* **Given task**: Transcribe the lines below word for word, with no changes.

[Spatial question records]
## Start
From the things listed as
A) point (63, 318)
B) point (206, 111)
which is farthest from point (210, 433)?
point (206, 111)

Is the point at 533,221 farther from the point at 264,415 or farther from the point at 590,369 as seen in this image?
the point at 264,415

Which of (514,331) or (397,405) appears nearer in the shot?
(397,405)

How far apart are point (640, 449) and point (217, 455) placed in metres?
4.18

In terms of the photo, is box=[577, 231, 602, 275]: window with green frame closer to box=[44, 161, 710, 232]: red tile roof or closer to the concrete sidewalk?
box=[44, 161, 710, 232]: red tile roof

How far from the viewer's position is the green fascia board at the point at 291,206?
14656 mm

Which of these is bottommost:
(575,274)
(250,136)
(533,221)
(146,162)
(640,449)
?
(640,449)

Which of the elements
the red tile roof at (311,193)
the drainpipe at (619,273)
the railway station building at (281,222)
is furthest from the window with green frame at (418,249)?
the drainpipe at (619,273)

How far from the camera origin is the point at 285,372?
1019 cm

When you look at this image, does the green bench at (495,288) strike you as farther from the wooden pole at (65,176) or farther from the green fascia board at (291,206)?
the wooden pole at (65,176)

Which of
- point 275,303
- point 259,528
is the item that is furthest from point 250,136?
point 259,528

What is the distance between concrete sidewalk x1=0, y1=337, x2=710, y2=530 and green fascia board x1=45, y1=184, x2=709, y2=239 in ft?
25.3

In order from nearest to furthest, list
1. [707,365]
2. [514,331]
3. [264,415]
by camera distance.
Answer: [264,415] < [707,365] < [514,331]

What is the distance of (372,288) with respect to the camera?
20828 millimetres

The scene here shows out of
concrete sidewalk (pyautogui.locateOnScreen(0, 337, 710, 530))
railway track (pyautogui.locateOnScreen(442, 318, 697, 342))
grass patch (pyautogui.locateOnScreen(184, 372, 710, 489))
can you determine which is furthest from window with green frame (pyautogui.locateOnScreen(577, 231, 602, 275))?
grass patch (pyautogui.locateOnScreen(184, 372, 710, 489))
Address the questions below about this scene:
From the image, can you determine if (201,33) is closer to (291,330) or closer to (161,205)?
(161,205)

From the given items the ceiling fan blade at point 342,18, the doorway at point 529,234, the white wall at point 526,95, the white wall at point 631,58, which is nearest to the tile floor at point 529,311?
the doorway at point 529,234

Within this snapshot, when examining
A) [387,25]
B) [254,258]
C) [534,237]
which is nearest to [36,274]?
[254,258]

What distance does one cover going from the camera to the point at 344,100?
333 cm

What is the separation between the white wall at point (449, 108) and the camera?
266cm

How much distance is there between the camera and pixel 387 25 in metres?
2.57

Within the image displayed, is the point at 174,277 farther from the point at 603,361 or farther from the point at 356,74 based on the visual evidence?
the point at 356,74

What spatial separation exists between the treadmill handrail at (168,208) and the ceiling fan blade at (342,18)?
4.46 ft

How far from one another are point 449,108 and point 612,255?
## End
* **Finished answer**:
From the things listed as
A) point (63, 318)
B) point (206, 111)
which is farthest from point (210, 433)?
point (206, 111)

Is the point at 533,221 farther from the point at 264,415 or farther from the point at 590,369 as seen in this image?
the point at 264,415

Which of (514,331) or (397,405) appears nearer in the shot?
(397,405)

How far apart are point (640, 449) and point (217, 455) placed in metres?
4.18

In terms of the photo, is box=[577, 231, 602, 275]: window with green frame closer to box=[44, 161, 710, 232]: red tile roof or closer to the concrete sidewalk?
box=[44, 161, 710, 232]: red tile roof

How far from the viewer's position is the green fascia board at the point at 291,206?
14656 mm

Which of these is bottommost:
(575,274)
(250,136)
(533,221)
(146,162)
(640,449)
?
(640,449)

Which of the elements
the red tile roof at (311,193)
the drainpipe at (619,273)
the railway station building at (281,222)
is furthest from the window with green frame at (418,249)?
the drainpipe at (619,273)

How far from the camera origin is the point at 285,372?
1019 cm

When you look at this image, does the green bench at (495,288) strike you as farther from the wooden pole at (65,176) or farther from the green fascia board at (291,206)?
the wooden pole at (65,176)

Which of
- point 275,303
- point 259,528
is the item that is furthest from point 250,136?
point 259,528

What is the distance between concrete sidewalk x1=0, y1=337, x2=710, y2=530 and green fascia board x1=45, y1=184, x2=709, y2=239 in ft?
25.3

In order from nearest to furthest, list
1. [707,365]
2. [514,331]
3. [264,415]
by camera distance.
Answer: [264,415] < [707,365] < [514,331]

What is the distance of (372,288) with respect to the camera?
20828 millimetres

The scene here shows out of
concrete sidewalk (pyautogui.locateOnScreen(0, 337, 710, 530))
railway track (pyautogui.locateOnScreen(442, 318, 697, 342))
grass patch (pyautogui.locateOnScreen(184, 372, 710, 489))
can you determine which is furthest from window with green frame (pyautogui.locateOnScreen(577, 231, 602, 275))?
grass patch (pyautogui.locateOnScreen(184, 372, 710, 489))
Address the questions below about this scene:
From the image, can you determine if (201,33) is closer to (291,330) or closer to (161,205)?
(161,205)

From the given items the ceiling fan blade at point 342,18, the doorway at point 529,234, the white wall at point 526,95, the white wall at point 631,58, which is nearest to the tile floor at point 529,311?
the doorway at point 529,234

Within this snapshot, when examining
A) [387,25]
B) [254,258]
C) [534,237]
which is nearest to [36,274]?
[254,258]

What distance does one cover going from the camera to the point at 344,100?
333 cm

What is the separation between the white wall at point (449, 108) and the camera?
266cm

How much distance is there between the camera and pixel 387 25 in metres?
2.57

Within the image displayed, is the point at 174,277 farther from the point at 603,361 or farther from the point at 356,74 based on the visual evidence?
the point at 356,74

What spatial separation exists between the treadmill handrail at (168,208) and the ceiling fan blade at (342,18)?
4.46 ft

How far from one another are point 449,108 and point 612,255?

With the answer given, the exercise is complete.